TEXT PASSAGE:
# Ohm reading



## Dustin (11/11/15)

Watsup guys...new to the forum. Been vaping for over a year. Iv got the smok m80 and the ohm reading seems to be jumping up and down when i fire it. It happens on both my rba and rda. Iv checked for loose screws but all seems good. Any suggestions? ?


----------



## Alex_123 (11/11/15)

Hey man. Welcome.
Ive had issues too.
Loose screws on RDA or rba is main problem. It could be the 510 on the mod itself too. I have never owned the mention device. But make sure threads are clean on the mod. 
If all tanks and rdas are doing it, it will most likely be the mod itself.
Clean threads, tight screws usually fix the issue!

Reactions: Like 1


----------



## Dustin (11/11/15)

Dustin said:


> Watsup guys...new to the forum. Been vaping for over a year. Iv got the smok m80 and the ohm reading seems to be jumping up and down when i fire it. It happens on both my rba and rda. Iv checked for loose screws but all seems good. Any suggestions? ?


Thanks man. Im starting to think it is the mod itself. It just happened over night. Could it not be the gauge kanthol im using? Currently using 26?

Sent from my GT-I9500 using Tapatalk


----------



## stevie g (11/11/15)

There are a few threads on the forum about the smok m80 resistance jumping, I would try to link to them but I'm on my phone.


----------

EXERCISE TASKS:
1. Answer these questions using the forum thread about the jumping ohm reading:
(a) Which mod does Dustin own?
(b) What kanthal gauge does Dustin say he is currently using?
(c) Why doesn't stevie g link to the other threads on the subject?
2. From the forum thread about the jumping ohm reading, return the passage from "Loose screws on" up to and including "be the mod itself.", copied word for word.

MATERIAL PROVIDED:
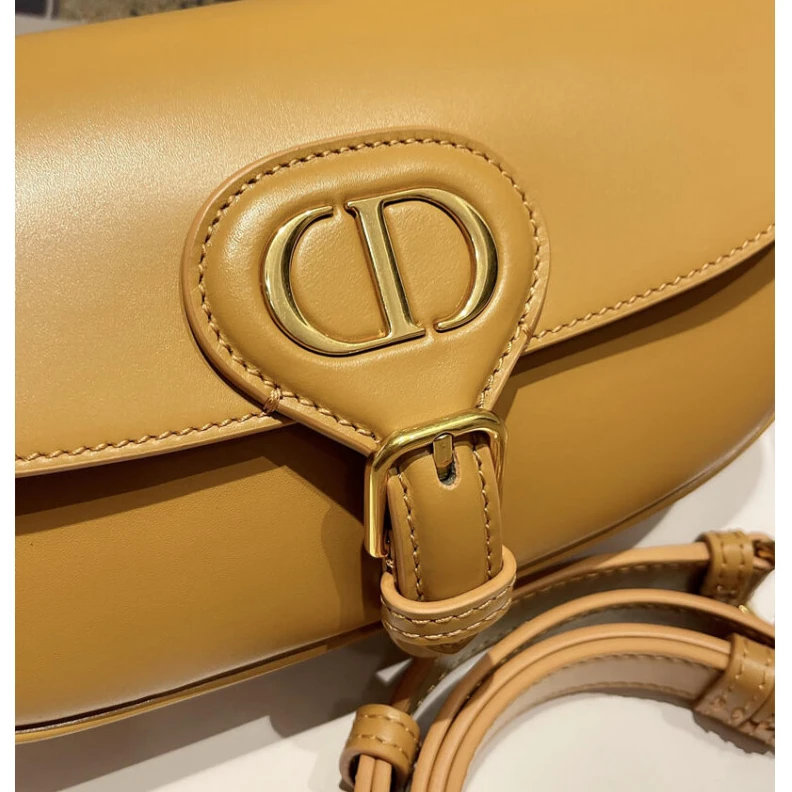 Louis vuitton locations Adjustabl Christian Dior Bobby East-West Bag M9327 in Amber Box Calfskin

EXERCISE RESPONSES:
1.
(a) The Smok M80.
(b) 26.
(c) He is on his phone.

2.
Loose screws on RDA or rba is main problem. It could be the 510 on the mod itself too. I have never owned the mention device. But make sure threads are clean on the mod. 
If all tanks and rdas are doing it, it will most likely be the mod itself.